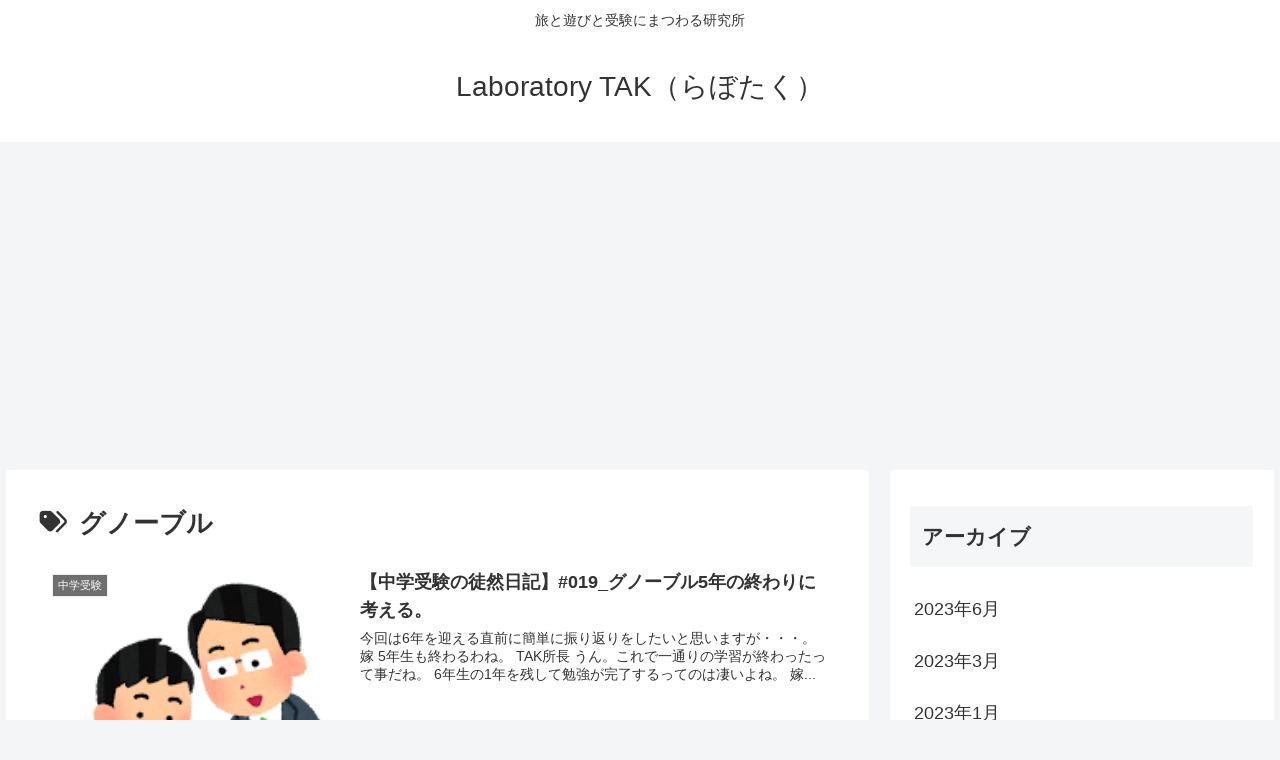

--- FILE ---
content_type: text/html; charset=utf-8
request_url: https://www.google.com/recaptcha/api2/aframe
body_size: 264
content:
<!DOCTYPE HTML><html><head><meta http-equiv="content-type" content="text/html; charset=UTF-8"></head><body><script nonce="3wbr801el0t7crHnJbd4wQ">/** Anti-fraud and anti-abuse applications only. See google.com/recaptcha */ try{var clients={'sodar':'https://pagead2.googlesyndication.com/pagead/sodar?'};window.addEventListener("message",function(a){try{if(a.source===window.parent){var b=JSON.parse(a.data);var c=clients[b['id']];if(c){var d=document.createElement('img');d.src=c+b['params']+'&rc='+(localStorage.getItem("rc::a")?sessionStorage.getItem("rc::b"):"");window.document.body.appendChild(d);sessionStorage.setItem("rc::e",parseInt(sessionStorage.getItem("rc::e")||0)+1);localStorage.setItem("rc::h",'1768607995268');}}}catch(b){}});window.parent.postMessage("_grecaptcha_ready", "*");}catch(b){}</script></body></html>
______________________________
--- ASSIGNED TASK ---
Write out the lines above exactly, but only from the one containing "content_type: text/html; charset=utf-8" through the last one.

--- THE ANSWER ---
content_type: text/html; charset=utf-8
request_url: https://www.google.com/recaptcha/api2/aframe
body_size: 264
content:
<!DOCTYPE HTML><html><head><meta http-equiv="content-type" content="text/html; charset=UTF-8"></head><body><script nonce="3wbr801el0t7crHnJbd4wQ">/** Anti-fraud and anti-abuse applications only. See google.com/recaptcha */ try{var clients={'sodar':'https://pagead2.googlesyndication.com/pagead/sodar?'};window.addEventListener("message",function(a){try{if(a.source===window.parent){var b=JSON.parse(a.data);var c=clients[b['id']];if(c){var d=document.createElement('img');d.src=c+b['params']+'&rc='+(localStorage.getItem("rc::a")?sessionStorage.getItem("rc::b"):"");window.document.body.appendChild(d);sessionStorage.setItem("rc::e",parseInt(sessionStorage.getItem("rc::e")||0)+1);localStorage.setItem("rc::h",'1768607995268');}}}catch(b){}});window.parent.postMessage("_grecaptcha_ready", "*");}catch(b){}</script></body></html>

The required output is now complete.